Brief
Type out the section of the trail-riding gear thread starting at "I carry water" and ending at "(Jan 16, 2011)", with every word and mark unchanged.

I carry water in a bottle holder than holds a 32 oz Nalgene bottle. Water for the dogs, if necessary in empty 20 oz soda bottles, in my cantle bag. Usually leave the phone in the trailer because most places I ride there is no service. Other stuff, like bandana, Leatherman, flashlight, lighter, snacks, are in my hornbags. Lead rope and raingear in the cantle pack. Pocket knife in my jeans pocket but under my ****** so I can hardly get to it anyway.

Guess I'm not very safe. But in all the riding I do, I've not ever had a problem that happened so fast that I needed any of the above stuff after being dumped by my horse. Actually, can't remember being dumped in the wilderness. Anyway, any situation that has come up, I've been able to get off, get my stuff out of the bags and deal with it.


----------



## candandy49 (Jan 16, 2011)

I had a matching set of nylon saddle bags that included: a horn bag, cantle bag and the 2 saddle bags that went behind the cantle bag. For my water I would buy bottled water in the smaller bottles after the water was drank I would put tap water in them and then freeze them. When I was packing to go on a long trail ride I took several of those frozen water bottles. I never had a problem with carrying them in my larger saddle bags then as I wanted to drink I put a bottle in my horn bag. For if my horse and I got separated I bought a luggage ID tag with a strip of leather or nylon that had a buckle on it. For me to keep an emergency phone number I bought a small flat leather pouch and kept that in one of my pockets.


----------

Extracted information
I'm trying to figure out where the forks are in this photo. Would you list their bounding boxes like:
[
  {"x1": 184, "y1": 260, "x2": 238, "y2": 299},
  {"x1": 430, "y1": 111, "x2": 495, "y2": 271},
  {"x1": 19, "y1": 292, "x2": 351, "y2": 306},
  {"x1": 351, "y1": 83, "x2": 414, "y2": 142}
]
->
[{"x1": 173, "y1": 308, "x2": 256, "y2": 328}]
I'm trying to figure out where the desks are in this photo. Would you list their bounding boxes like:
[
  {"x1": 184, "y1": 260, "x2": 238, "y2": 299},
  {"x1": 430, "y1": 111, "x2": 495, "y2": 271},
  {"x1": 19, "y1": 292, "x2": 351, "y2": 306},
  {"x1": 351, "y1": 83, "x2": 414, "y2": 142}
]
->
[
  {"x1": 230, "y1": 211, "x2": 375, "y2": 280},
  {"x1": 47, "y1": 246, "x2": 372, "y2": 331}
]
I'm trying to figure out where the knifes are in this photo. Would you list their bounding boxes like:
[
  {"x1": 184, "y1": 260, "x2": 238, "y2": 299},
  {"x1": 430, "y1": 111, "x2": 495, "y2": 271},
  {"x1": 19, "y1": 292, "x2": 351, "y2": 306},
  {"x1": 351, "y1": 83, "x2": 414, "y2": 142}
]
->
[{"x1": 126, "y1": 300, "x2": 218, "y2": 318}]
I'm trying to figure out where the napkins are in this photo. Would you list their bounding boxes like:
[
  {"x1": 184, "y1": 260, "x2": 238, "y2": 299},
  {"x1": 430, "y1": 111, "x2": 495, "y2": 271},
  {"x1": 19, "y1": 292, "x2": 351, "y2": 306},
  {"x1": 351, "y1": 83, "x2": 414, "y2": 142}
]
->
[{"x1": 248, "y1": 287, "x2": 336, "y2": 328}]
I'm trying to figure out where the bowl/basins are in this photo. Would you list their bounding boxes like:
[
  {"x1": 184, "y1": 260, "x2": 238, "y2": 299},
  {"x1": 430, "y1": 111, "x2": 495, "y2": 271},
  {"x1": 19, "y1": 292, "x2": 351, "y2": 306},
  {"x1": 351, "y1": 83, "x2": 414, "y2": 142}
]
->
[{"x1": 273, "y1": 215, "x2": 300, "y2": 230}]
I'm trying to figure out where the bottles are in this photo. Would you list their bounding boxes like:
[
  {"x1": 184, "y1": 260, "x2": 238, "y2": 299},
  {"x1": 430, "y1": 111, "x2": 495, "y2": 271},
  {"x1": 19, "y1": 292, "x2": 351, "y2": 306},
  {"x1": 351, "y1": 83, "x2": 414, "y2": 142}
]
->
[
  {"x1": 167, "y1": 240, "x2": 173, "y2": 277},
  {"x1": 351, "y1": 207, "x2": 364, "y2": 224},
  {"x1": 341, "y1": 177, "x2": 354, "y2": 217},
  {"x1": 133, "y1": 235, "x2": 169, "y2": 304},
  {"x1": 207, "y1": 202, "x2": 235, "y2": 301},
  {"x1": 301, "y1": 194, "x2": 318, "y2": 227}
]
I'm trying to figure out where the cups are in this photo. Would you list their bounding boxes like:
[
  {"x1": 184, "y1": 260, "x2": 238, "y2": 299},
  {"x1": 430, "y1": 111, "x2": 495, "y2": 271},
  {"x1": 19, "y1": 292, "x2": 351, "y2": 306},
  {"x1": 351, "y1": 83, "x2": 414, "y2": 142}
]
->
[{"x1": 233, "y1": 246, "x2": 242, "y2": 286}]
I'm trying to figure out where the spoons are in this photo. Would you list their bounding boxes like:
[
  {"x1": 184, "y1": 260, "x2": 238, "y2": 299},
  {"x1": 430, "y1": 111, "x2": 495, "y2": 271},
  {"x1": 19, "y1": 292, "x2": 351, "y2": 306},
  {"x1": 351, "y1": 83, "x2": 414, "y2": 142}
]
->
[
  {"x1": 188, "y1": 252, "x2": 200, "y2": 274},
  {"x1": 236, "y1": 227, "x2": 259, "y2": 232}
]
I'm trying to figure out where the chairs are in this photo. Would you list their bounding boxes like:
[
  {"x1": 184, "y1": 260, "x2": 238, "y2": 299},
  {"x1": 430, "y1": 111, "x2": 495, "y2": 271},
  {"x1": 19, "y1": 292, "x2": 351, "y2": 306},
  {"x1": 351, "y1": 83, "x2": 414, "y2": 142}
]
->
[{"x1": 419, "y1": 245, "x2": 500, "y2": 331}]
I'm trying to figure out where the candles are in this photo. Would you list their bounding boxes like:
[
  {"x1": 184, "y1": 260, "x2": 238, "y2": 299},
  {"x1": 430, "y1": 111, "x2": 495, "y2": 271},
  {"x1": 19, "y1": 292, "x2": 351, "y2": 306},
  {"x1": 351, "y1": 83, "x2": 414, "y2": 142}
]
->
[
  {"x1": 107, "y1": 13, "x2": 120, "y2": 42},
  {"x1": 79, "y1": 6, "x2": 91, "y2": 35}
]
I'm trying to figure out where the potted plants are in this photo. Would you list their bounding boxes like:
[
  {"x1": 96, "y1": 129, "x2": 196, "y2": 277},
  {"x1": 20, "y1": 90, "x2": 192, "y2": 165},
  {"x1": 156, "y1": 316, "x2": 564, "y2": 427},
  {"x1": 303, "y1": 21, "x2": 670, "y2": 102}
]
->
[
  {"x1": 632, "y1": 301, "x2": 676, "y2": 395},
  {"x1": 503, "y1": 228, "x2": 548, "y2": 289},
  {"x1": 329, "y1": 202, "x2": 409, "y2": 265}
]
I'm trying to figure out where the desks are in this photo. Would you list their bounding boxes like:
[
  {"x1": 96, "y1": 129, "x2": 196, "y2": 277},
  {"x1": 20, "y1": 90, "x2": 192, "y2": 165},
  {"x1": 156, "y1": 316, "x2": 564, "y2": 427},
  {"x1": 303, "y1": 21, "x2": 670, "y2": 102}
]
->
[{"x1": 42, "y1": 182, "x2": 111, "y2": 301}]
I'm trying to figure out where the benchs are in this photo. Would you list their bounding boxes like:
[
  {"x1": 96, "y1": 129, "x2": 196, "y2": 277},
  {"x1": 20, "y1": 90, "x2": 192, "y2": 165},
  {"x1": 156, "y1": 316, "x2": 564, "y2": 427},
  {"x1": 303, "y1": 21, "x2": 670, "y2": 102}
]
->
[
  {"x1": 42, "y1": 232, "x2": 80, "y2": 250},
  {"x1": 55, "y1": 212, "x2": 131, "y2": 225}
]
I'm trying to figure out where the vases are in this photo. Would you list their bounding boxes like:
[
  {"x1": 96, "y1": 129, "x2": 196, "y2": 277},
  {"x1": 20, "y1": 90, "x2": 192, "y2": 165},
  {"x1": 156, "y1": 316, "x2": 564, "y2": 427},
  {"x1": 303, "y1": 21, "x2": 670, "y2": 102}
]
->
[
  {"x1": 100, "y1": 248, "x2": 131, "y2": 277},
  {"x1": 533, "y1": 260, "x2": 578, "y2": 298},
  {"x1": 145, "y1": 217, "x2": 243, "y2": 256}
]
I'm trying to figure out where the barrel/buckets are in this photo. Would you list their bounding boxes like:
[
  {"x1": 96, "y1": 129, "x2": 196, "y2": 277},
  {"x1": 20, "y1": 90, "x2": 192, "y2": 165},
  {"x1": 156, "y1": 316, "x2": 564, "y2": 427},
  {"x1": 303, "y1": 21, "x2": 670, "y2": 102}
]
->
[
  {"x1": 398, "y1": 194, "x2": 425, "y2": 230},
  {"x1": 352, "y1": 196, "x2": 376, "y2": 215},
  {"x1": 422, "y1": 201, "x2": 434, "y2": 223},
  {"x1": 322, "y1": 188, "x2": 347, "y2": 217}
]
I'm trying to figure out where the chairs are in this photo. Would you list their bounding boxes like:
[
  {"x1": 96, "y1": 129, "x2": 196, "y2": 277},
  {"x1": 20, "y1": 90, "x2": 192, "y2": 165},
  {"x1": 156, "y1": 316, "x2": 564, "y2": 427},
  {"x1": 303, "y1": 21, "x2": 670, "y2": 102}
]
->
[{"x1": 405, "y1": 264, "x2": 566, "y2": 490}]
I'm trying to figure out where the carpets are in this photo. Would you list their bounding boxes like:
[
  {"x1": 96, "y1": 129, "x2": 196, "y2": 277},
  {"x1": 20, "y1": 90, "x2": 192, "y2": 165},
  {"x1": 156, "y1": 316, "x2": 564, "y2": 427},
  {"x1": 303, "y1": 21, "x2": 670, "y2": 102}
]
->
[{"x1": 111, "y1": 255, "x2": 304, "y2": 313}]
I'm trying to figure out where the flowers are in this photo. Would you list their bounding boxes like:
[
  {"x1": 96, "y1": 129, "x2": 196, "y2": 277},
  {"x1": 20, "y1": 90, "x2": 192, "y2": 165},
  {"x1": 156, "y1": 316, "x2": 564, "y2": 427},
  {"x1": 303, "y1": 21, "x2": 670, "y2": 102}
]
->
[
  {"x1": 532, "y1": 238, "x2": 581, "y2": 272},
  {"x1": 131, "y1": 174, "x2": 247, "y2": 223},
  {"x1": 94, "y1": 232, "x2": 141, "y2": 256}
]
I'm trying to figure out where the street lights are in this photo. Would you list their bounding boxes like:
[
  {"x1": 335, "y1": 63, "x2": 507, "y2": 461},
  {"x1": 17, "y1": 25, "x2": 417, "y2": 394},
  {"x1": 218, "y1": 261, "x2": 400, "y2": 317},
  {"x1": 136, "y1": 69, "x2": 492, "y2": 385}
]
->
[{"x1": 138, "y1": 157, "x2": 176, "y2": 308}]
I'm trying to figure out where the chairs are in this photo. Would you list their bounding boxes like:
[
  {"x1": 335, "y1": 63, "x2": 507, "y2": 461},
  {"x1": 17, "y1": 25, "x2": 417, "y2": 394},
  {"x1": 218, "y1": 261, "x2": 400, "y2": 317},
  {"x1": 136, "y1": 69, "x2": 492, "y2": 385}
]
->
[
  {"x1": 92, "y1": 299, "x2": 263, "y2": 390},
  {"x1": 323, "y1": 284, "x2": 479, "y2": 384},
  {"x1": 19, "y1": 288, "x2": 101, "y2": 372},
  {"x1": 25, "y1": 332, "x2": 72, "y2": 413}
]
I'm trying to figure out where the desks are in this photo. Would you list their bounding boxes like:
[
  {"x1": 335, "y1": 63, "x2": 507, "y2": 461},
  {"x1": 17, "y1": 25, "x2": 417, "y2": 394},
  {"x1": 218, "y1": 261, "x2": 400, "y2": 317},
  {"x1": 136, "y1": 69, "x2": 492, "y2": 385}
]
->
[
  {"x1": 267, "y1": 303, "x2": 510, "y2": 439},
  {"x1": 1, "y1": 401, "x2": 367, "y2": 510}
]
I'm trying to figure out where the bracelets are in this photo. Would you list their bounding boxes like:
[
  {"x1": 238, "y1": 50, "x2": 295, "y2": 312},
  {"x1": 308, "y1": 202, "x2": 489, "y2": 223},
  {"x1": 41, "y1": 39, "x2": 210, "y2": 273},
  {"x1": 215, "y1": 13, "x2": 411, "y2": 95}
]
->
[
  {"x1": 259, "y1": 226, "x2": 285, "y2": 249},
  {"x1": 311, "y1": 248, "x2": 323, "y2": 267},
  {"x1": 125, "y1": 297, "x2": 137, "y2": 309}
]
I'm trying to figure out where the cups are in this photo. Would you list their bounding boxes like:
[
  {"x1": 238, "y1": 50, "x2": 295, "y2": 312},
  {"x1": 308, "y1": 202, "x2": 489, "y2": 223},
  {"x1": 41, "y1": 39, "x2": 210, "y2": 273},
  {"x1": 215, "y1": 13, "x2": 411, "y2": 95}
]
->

Problem solution
I carry water in a bottle holder than holds a 32 oz Nalgene bottle. Water for the dogs, if necessary in empty 20 oz soda bottles, in my cantle bag. Usually leave the phone in the trailer because most places I ride there is no service. Other stuff, like bandana, Leatherman, flashlight, lighter, snacks, are in my hornbags. Lead rope and raingear in the cantle pack. Pocket knife in my jeans pocket but under my ****** so I can hardly get to it anyway.

Guess I'm not very safe. But in all the riding I do, I've not ever had a problem that happened so fast that I needed any of the above stuff after being dumped by my horse. Actually, can't remember being dumped in the wilderness. Anyway, any situation that has come up, I've been able to get off, get my stuff out of the bags and deal with it.


----------



## candandy49 (Jan 16, 2011)